My Mortal Enemy

5 minute read
Lev Grossman

As a kid everything i ever read in comic books led me to believe that my mutant superpowers would start manifesting themselves sometime around the age of puberty. Personally I was hoping for either superstretchiness or force bolts of some kind. Puberty arrived in due course, but no superpowers, and I have reluctantly tossed my goal of becoming a superhero on the ash heap of my broken dreams. I do, however, have an archenemy.

His name is Edward Champion, or at least I assume it is. That’s the name he blogs under. I’ve never met him. I don’t know what he looks like, how old he is, or pretty much anything about him (or her?). Except that every few months he calls me an idiot on his website.

Idiot may not be his exact word. I’m not actually sure of his exact words, because I have a hard time reading his blog entries. I don’t really look at them directly–I’m kind of hypersensitive to criticism, so I just side-glance at them, squinting, with my head at an angle to the monitor. I do know that in the past Edward Champion has called me a “chickenhead” and “the Uwe Boll of the book reviewing world.” (Boll, the man responsible for House of the Dead and BloodRayne, is widely believed to be the worst director in the world, if not of all time.) Champion has also tossed out “preposterous,” “irrelevant” and “malarkey.” The first time I noticed Ed criticizing my writing I e-mailed him a response. His answer was so sarcastic it practically damaged my retinas.

I want to be clear: I don’t think Ed Champion is an idiot. I’ve read some of the other, non–Lev Grossman-related posts on his blog (which is mostly about books), and have found them to be highly opinionated but otherwise cogent and well-informed, and sometimes even charming. Ed Champion is not insane. He’s just unswervingly committed to the position that I am a complete tool.

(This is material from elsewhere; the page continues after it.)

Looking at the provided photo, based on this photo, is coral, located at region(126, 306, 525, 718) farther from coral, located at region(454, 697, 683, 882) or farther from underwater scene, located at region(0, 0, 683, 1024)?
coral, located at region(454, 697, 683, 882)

I know, I know, I should toughen up. Blogging is a knockabout sport, and as a writer I’m fair game. You’d think I could just ignore Ed Champion (you can find him at edrants.com yeah, go ahead, don’t all click at once), and most of the time I do. But it’s harder than you’d think. Blogs reach a big audience. People read him. People link to him. Google frickin’ loves Ed. Not long ago I set up a website of my own, and despite the fact that it’s my website, and it deals with nothing but Lev Grossman, and it’s located at levgrossman.com Ed’s website still comes up ahead of mine half the time. Somebody once asked me if I had killed Ed Champion’s puppy, or what? (Yes, Ed, I did kill your puppy. With my mutant force bolts!)

I don’t want to oversell this. I’m pretty sure I spend way more time thinking about Ed Champion than he spends thinking about me. But Ed isn’t my only weird, ectoplasmic Internet relationship. My life is increasingly being invaded by these people. There’s a woman (or a man, or possibly a robot) named MoFlo4Sho who e-mails me a couple of dozen times a day with her various insane thoughts about religion and celebrities. It’s one of the singular features of our little social-technological moment that people all over the world whom we otherwise would never even be aware of can effortlessly impinge upon our minds and lives and desktops. We probably see fewer people in person these days, but our lives are populated by an entire chorus of disembodied presences, amplified and directed by the Internet, as if we had all begun to suffer from a mild form of schizophrenia. Everybody talks a little louder now. There’s a little less mental elbow room.

I suppose it’s only fair. I mean, here I am impinging on all of you on the back page of Time magazine. Why shouldn’t Ed Champion get to talk back? In a way writers do have a superpower, the power to transmit our thoughts to other people around the world with a few keystrokes. Why should we be the only ones? Why should we get to be in the X-Men, while everybody else is merely human?

No reason at all. But listen, Edward Champion, if that is your real name (and if you’re the Champion, what does that make me?): Now that we’re all superheroes, all I ask is that you use your powers for good. Let’s take each other seriously and respond in good faith. Let’s not bandy words around thoughtlessly or maliciously–there’s enough of that going on already, what with Uwe Boll and MoFlo4Sho out there. After all, at the end of the day, we’re not so different, you and I.

Except that I’m getting paid for this.